Did steady state intervals last night. I'm finding my quads are hurting and much more of a limiting factor than they have been for me in the past.

As long as I can remember aerobic capacity has always been the limiter for me long before my legs fatigued.

Today did an 86 mile endurance ride, and 60 in my legs were fried and aching, before I otherwise felt spent.

My question is whether 1) this is to be expected due to my layoff, and will improve over time, or
2) is the result of aging (racing age 58) and the new normal for me.

My guess is more 1 than 2, but age may be part of the equation.
Ummm...I think the first bolded statement explains the second one.

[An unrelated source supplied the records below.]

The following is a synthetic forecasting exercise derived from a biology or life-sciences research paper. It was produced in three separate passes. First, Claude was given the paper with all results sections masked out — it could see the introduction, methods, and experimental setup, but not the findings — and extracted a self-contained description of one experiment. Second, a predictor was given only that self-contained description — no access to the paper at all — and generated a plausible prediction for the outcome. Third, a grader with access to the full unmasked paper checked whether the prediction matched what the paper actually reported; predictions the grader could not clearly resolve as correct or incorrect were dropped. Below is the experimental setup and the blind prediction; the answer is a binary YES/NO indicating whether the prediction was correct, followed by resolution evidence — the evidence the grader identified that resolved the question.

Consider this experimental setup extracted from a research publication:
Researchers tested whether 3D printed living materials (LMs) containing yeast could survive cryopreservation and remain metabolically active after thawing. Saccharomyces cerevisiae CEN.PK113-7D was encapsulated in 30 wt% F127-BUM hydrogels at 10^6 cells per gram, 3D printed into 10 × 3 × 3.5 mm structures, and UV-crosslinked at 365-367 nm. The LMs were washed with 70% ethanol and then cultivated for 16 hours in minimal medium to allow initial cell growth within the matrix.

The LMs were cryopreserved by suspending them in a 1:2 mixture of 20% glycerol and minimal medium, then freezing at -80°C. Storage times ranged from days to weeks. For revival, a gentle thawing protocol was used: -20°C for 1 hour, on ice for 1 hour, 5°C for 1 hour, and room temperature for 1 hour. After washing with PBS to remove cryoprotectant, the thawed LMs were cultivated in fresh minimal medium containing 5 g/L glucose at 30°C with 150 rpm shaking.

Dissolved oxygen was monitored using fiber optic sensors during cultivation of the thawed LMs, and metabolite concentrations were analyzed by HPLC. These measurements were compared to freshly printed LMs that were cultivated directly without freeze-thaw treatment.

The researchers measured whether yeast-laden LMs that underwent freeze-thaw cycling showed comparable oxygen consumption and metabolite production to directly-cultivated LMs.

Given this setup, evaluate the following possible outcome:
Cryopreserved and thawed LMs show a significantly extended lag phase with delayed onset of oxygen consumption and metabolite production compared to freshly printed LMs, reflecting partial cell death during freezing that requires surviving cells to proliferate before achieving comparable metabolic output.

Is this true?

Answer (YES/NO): NO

Give yourself a break. You haven't trained for a while, of course hitting it hard again is going to hurt for a while. Your legs will remember what they're supposed to be doing before long. Remember that you're 58, not 28, and ramp things up gradually.

Note that this is NOT your new normal. You're not as fit as you were when you trained consistently; as you get back in shape, you'll regain your speed and endurance.

If you don't have a copy of Joe Friel's Fast After 50, I recommend you get one. One of the things Friel brings out in that book is that aerobic capacity (aka VO2 max) is most affected as we age, but its loss can be slowed by focusing on training that level. There's a lot of other good stuff in that book too.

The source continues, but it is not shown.